Boundary-dominated optomechanics in silicon metamaterial membranes

Abstract

Stimulated Brillouin scattering in integrated photonic waveguides enables coherent coupling between optical photons and gigahertz acoustic phonons, providing a powerful mechanism for on-chip microwave photonics and opto-acoustic signal processing. Despite theoretical predictions of ultra-strong Brillouin interactions arising from enhanced light-sound coupling at device boundaries, most state-of-the-art integrated demonstrations remain governed by bulk photoelastic effects. This limitation stems from trade-offs between optical loss, interaction with waveguide boundaries and accessible phonon frequencies associated with the use of transverse-electric optical modes coupled to horizontally breathing mechanical modes. Here we demonstrate a new approach based on transverse-magnetic optical modes coupled to vertically breathing mechanical modes in suspended silicon membranes engineered with subwavelength metamaterial claddings.
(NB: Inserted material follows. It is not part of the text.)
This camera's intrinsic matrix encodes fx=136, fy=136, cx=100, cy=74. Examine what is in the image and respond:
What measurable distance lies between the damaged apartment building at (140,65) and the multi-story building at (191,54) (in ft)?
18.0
In this geometry, the interaction is dominated by the moving-boundary effect occurring at smooth top and bottom interfaces, while the phonon frequency is set primarily by the membrane thickness rather than its width. We observe forward Brillouin interactions at a record frequency of 12 GHz with a gain of 7200 W-1 m-1 and a mechanical quality factor of 620, yielding the highest Brillouin gain-to-quality-factor ratio reported in silicon waveguides. The devices exhibit net Brillouin amplification in millimeter-scale waveguides with pump powers below 15 mW, establishing a scalable platform for high-frequency integrated opto-acoustic signal processing.